Shana Barnum, principal at Alaiedon Elementary in Mason Public Schools in Ingham County, said the teacher shortage is “a huge crisis that the state is not addressing.”
Barnum had two of her school’s three first-grade teachers quit within a month of each other last fall, and struggled to find replacements.
“There’s definitely a shortage and we have to do something,” she said.
Bringing back former teachers, though, is just a “Band-Aid” and doesn’t solve the underlying problem, Barnum added. “Our long-term goal should be to recruit and retain teachers.”
Rice acknowledged the program is a “short-term” solution, but said he hopes it can tamp down the crisis until longer-term solutions can be put in place.
One of his suggestions: higher starting pay for new teachers.
Michigan’s average teacher salary is higher than the national average, at least partly because Michigan has a teacher workforce that, on average, has more years of experience than educators in other states. But average starting pay for first-year teachers in Michigan in the 2019-20 school year was $37,549 – ranking 41st in the nation for starting teacher pay, according to the National Education Association teacher union.

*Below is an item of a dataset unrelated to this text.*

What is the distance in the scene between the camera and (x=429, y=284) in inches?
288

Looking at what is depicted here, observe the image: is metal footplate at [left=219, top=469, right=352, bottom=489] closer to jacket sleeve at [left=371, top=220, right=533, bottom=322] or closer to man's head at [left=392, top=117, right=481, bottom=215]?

Washington, D.C. has the highest beginning-teacher pay at $56,313, and Montana the lowest, at $32,871.
“The profession has been so relatively diminished over the last decade, and it’s going to take several years to bring that profession back,” Rice said. “One way to bring it back is to pay people more, particularly at the entry level.”
Rice said he knows more needs to be done to address Michigan’s need for more teachers, but he feels the wind is finally at his back.
“When I started (as state superintendent) two years ago, there were questions about whether there was a teacher shortage,” Rice said. “There were legislators who said, ‘Yeah, maybe (there’s a shortage) in some other districts, but not in my districts. You don’t hear that anymore. Local districts made the case that this is something they struggle with on a daily basis.
“The good news is there’s been an awakening, a consciousness raising in the community and in the legislature, and now we’re working collectively on solutions – legislators, policymakers, educators.”